To make the situation worst, the project I am working on right now gave initially very good results and thus I designed new experiments to continue the project but since 3 months ago nothing is working and experiments are failing. I have checked every possible thing and can not find the problem. I am very frustrated. I cant sleep properly due to my level of stress. Relaxing and taking times off has not helped me. I don't know what to do anymore.
I just wanted to tell these things to graduate students who can possibly understand my situation.
If a journal is "good" (whatever that means), they will be inundated with paper submissions. You could easily be waiting up to a year depending on the journal.
You could phone them and ask the current status.
As for the experimental stuff, that's part and parcel of research I'm afraid. 3 months is not much time. It might help if you try not to put time expectations on things. Are you able to break your setup down into manageable testable chunks to try and narrow down where the issue might be?

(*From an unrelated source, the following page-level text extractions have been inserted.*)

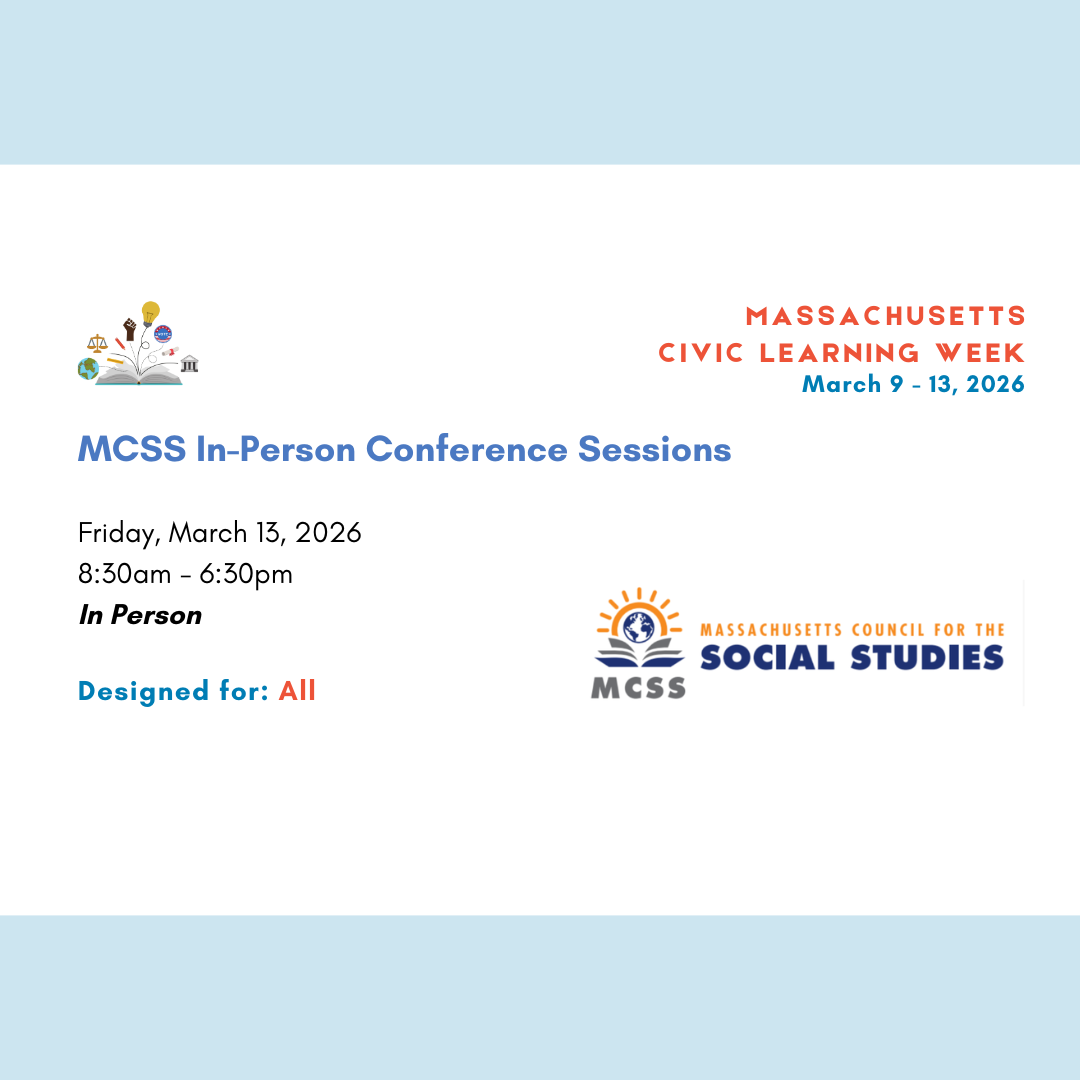 MASSACHUSETTS
CIVIC LEARNING WEEK
March 9 - 13, 2026

MCSS In-Person Conference Sessions

Friday, March 13, 2026
8:30am - 6:30pm
In Person

Designed for: All

MCSS
MASSACHUSETTS COUNCIL FOR THE
SOCIAL STUDIES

Both of your problems indicate an unhealthy relationship with setting time expectations. I think you need to focus your energies on why this is the case. Time can be your friend or your enemy.
I agree with pm133.
I have been in your position. I spent over 6 months working with a piece of equipment that would turn off randomly 2-3 times a day and then need to be re-calibrated which would take over an hour each time. I eventually find that there was a loose data cable port (not the cable but the port!) which could be fixed with a little bit of duct tape. I also have been trying to adapt another experiment to a smaller scale for about 4-5 months and have absolutely no results. If I ever scale it down, it will be an instant paper. I think I have also broken about £2,500 worth of equipment over two years by trying new methods and got told "if you don't break anything you aren't in the lab enough". I bet you can find hundreds of stories of far worse experimental horror stories.
What I am trying to say is that everyone has experimental problems and don't take it as a personal failure.